- **Selected text**
— start —

Tim McMichael

Navigating the world of high availability...and occasionally sticking my head in the cloud...

Exchange and VSS -- My Exchange writer is in a failed retryable state…

Exchange and VSS -- My Exchange writer is in a failed retryable state…

  • Comments 40
  • Likes

In Exchange 2007 and Exchange 2010 many customers are leveraging VSS based backups to retain and protect their Exchange data.  By default Exchange provides two different VSS writers that share the same VSS writer ID but are loaded by two different services.  The first is the Exchange Information Store VSS writer and the second is the Exchange Replication Service VSS writer.  The Information Store writer allows for the backup of active / mounted databases and the replication service writer allows for the backup of passive databases (should a replicated database model be utilized).  You can see the writers by running the command VSSADMIN LIST WRITERS from a command prompt.

 

Here is a sample put of a VSSAdmin List Writers from a Windows 2008 R2 SP1 server with Exchange 2010 SP1.  Note how both writers share the same writer ID within the VSS framework.

 

Writer name: 'Microsoft Exchange Replica Writer'
   Writer Id: {76fe1ac4-15f7-4bcd-987e-8e1acb462fb7}
   Writer Instance Id: {17e8df11-a8a2-4ee3-a3fb-e552b7da2d83}
   State: [1] Stable
   Last error: No error

 

Writer name: 'Microsoft Exchange Writer'
   Writer Id: {76fe1ac4-15f7-4bcd-987e-8e1acb462fb7}
   Writer Instance Id: {e0ad4b68-8938-4be5-9b88-4c74df2b2d65}
   State: [1] Stable
   Last error: No error

In the course of protecting Exchange servers there maybe conditions that cause a backup job to fail.  When an Exchange backup job fails the VSS framework aborts the backup and subsequently Exchange clears the backup in progress settings.  When a failure is encountered either a single Exchange writer or both Exchange writers maybe left in a FAILED RETRYABLE state.  We can utilize VSSAdmin List Writers again to query the writer status and see these results.  Here is an example showing the Exchange Replication Service writer with a status 8 FAILED last error RETRYABLE.

— end —

- **Data shown**
— start —

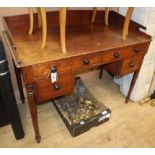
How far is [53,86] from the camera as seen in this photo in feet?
3.72

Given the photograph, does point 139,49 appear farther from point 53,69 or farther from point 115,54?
point 53,69

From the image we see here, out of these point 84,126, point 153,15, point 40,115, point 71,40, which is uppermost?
point 153,15

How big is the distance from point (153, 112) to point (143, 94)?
0.65 feet

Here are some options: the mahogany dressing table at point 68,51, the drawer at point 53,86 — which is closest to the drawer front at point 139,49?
the mahogany dressing table at point 68,51

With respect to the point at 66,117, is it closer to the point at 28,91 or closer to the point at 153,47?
the point at 28,91

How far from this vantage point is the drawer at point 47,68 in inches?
39.6

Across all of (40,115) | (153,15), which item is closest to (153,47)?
(153,15)

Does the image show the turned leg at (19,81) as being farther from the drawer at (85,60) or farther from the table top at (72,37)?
the drawer at (85,60)

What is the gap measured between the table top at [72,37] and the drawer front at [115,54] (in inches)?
1.6

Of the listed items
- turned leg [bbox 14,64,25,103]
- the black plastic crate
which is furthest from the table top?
the black plastic crate

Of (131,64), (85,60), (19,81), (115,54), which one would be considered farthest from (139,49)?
(19,81)

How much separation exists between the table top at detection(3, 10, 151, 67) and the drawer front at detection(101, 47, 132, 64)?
4cm

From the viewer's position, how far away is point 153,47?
1527mm

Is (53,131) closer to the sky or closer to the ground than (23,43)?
closer to the ground
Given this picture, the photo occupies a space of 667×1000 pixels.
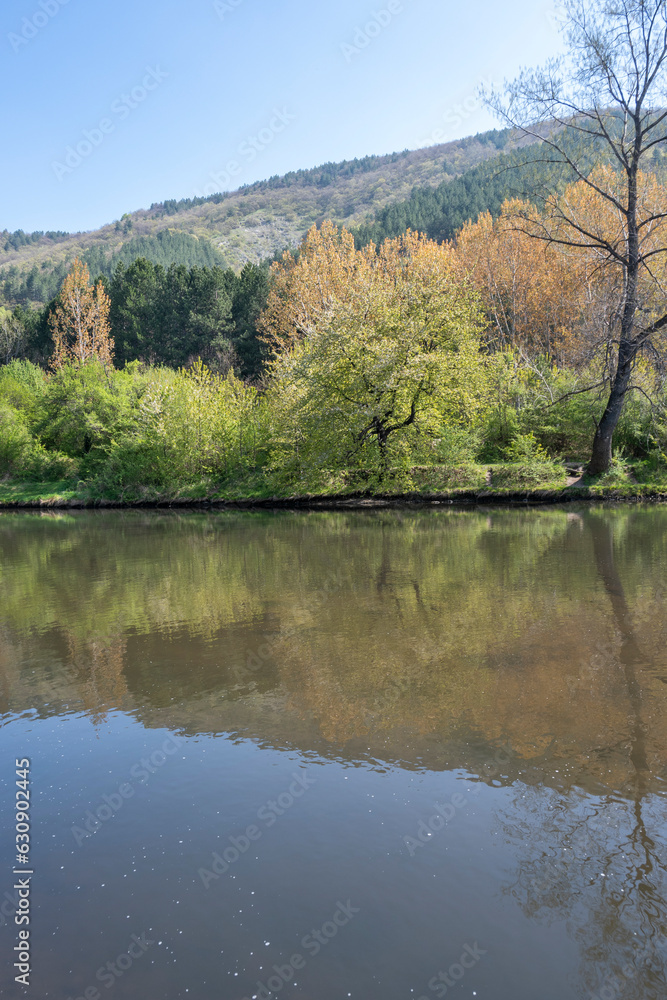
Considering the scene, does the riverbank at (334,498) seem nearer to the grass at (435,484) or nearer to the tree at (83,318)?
the grass at (435,484)

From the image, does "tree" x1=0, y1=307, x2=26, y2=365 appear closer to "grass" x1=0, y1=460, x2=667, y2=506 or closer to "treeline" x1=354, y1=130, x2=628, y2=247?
"treeline" x1=354, y1=130, x2=628, y2=247

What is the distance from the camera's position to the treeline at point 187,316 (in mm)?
64688

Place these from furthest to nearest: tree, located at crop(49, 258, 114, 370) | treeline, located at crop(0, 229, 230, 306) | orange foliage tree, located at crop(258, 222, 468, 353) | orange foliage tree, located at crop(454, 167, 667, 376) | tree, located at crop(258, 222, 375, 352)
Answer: treeline, located at crop(0, 229, 230, 306) → tree, located at crop(49, 258, 114, 370) → tree, located at crop(258, 222, 375, 352) → orange foliage tree, located at crop(258, 222, 468, 353) → orange foliage tree, located at crop(454, 167, 667, 376)

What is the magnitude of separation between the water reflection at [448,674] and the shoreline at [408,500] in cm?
973

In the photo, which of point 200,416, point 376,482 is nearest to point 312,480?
point 376,482

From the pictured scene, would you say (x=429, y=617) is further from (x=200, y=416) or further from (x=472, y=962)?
(x=200, y=416)

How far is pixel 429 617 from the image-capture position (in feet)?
32.6

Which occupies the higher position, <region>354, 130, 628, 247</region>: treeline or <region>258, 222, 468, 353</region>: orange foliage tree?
<region>354, 130, 628, 247</region>: treeline

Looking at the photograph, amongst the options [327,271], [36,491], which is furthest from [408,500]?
[36,491]

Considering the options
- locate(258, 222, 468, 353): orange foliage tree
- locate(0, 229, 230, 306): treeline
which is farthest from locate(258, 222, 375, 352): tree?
locate(0, 229, 230, 306): treeline

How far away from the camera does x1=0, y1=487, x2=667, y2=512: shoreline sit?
83.8ft

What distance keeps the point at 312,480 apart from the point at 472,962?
2796 centimetres

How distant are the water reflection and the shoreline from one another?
973 cm

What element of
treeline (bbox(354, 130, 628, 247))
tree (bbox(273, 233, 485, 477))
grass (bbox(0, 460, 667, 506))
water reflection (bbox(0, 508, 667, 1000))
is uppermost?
treeline (bbox(354, 130, 628, 247))
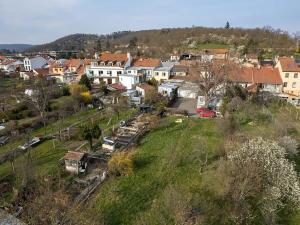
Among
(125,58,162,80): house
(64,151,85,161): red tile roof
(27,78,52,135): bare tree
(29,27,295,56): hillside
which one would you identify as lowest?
(64,151,85,161): red tile roof

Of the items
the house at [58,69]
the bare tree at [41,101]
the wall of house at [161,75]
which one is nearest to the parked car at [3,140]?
the bare tree at [41,101]

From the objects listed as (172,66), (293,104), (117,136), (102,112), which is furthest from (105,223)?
(172,66)

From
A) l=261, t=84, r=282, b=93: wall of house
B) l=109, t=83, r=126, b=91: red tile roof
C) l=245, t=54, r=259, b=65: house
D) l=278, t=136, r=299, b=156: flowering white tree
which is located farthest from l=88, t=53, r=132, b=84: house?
l=278, t=136, r=299, b=156: flowering white tree

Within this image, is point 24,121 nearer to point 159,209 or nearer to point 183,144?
point 183,144

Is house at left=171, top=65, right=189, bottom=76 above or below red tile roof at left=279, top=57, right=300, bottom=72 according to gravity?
below

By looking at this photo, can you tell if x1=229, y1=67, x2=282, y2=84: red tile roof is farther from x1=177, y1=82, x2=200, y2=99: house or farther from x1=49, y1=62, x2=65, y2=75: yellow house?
x1=49, y1=62, x2=65, y2=75: yellow house

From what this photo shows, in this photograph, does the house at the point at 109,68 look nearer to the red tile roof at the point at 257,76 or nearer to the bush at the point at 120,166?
the red tile roof at the point at 257,76

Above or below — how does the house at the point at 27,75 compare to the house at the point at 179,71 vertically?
below
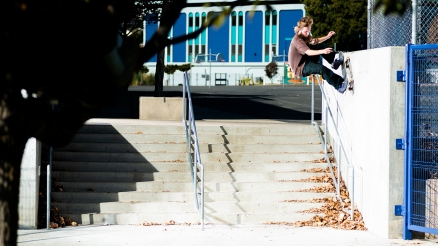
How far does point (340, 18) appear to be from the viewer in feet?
228

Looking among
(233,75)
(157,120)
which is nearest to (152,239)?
(157,120)

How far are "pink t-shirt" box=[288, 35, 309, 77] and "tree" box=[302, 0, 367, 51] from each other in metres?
55.5

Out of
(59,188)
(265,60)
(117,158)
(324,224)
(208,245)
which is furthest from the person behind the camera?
(265,60)

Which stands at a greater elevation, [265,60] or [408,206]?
[265,60]

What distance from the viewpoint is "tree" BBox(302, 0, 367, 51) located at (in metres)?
69.3

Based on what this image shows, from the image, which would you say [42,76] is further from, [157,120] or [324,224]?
[157,120]

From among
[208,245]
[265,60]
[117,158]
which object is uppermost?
[265,60]

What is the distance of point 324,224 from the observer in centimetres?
1230

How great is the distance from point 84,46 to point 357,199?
334 inches

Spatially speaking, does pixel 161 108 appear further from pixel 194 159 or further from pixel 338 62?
pixel 338 62

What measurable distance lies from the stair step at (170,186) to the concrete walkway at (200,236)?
1.13m

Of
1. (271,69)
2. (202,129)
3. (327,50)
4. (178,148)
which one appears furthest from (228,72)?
(327,50)

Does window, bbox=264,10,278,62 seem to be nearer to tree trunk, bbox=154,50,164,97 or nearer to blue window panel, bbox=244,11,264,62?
blue window panel, bbox=244,11,264,62

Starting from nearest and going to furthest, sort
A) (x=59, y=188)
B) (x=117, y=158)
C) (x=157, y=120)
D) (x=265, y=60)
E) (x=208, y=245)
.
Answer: (x=208, y=245) < (x=59, y=188) < (x=117, y=158) < (x=157, y=120) < (x=265, y=60)
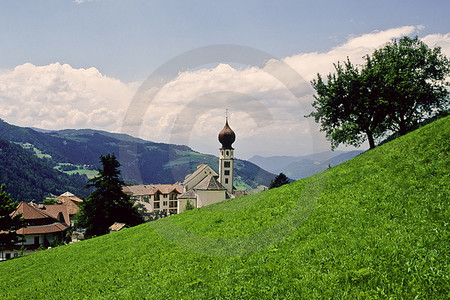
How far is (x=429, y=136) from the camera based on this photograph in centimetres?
1820

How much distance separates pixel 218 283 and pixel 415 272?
5698mm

— end —

- **Task set**
1 - List every field label that appears for each writer in the VSSAdmin output shown in the Exchange VSS post.
2 - Answer these from the Exchange VSS post:
(a) Which Exchange writer allows backup of passive databases?
(b) What command displays the writers?
(c) After a failure, what state may one or both Exchange writers be left in?
3 - Pick up the Exchange VSS post after its final sentence and continue it.

- **Per-task outputs**
1 -
Writer name
Writer Id
Writer Instance Id
State
Last error

2 -
(a) The Exchange Replication Service VSS writer.
(b) VSSADMIN LIST WRITERS, run from a command prompt.
(c) A FAILED RETRYABLE state.

3 -
 

Writer name: 'Microsoft Exchange Replica Writer'
   Writer Id: {76fe1ac4-15f7-4bcd-987e-8e1acb462fb7}
   Writer Instance Id: {17e8df11-a8a2-4ee3-a3fb-e552b7da2d83}
   State: [8] Failed
   Last error: Retryable error

 

Writer name: 'Microsoft Exchange Writer'
   Writer Id: {76fe1ac4-15f7-4bcd-987e-8e1acb462fb7}
   Writer Instance Id: {e0ad4b68-8938-4be5-9b88-4c74df2b2d65}
   State: [1] Stable
   Last error: No error

 

Now the typical question that comes up at this point is how do I actually deal with an Exchange writer that consistently disallows backups.  The answer – restart the service that the writer was associated with and/or fix whatever configuration issue is causing the failures.  For example, given the above output I would restart the Exchange Replication Service in an attempt to return the writer to a Stable No Error state.  (If it would have been the Microsoft Exchange Writer I would have restarted the Exchange Information Store Service).

The real question though is do I need to deal with a writer that is in a failed state?  Unfortunately many administrators find themselves having to deal with a writer in a failed state because their experience is that while the writer is in a failed state subsequent backup jobs fail.  If reviewing the issues carefully what you’ll find is that the backup jobs are not failing because of a VSS failure but rather they are failing because a writer was found in a failed state.  From an Exchange / VSS perspective this is unexpected –> after all although the writer is failed the error is RETRYABLE –> essentially saying “hey…something failed but come on back and try me again…”

 

Let’s take a look at why this might be happening….

 

Within the VSS framework there are two states that we are interested in –> the Session State and the Current State.  When a VSS session is in progress, and an administrator runs VSSAdmin List Writers, the state that is displayed is the current session state.  When the VSS snapshot creation has completed, the current state becomes a session specific state and the status of the most recently completed session is copied to the current state.  At this point when the administrator runs VSSAdmin List Writers the state of the most recently completed session is displayed.  This is an important distinction  -->  the SESSION STATE AT THIS POINT REFLECTS THE STATUS OF THE LAST SESSION!  The status of the last session does not imply anything in regards to the success <or> failure of future sessions.

Now that we know where VSSAdmin List Writers gets its information we’ll take a look at how the backup process should progress.  (I’m going to attempt to present an overly simplified timeline of an expected backup)

The process starts with the VSS requester establishing a VSS session. 

 

image

 

After the session is established the VSS requester requests metadata from the VSS framework.

 

image

 

At this point the VSS request and VSS framework further progress the snap shot process by determining components and preparing the snapshot set.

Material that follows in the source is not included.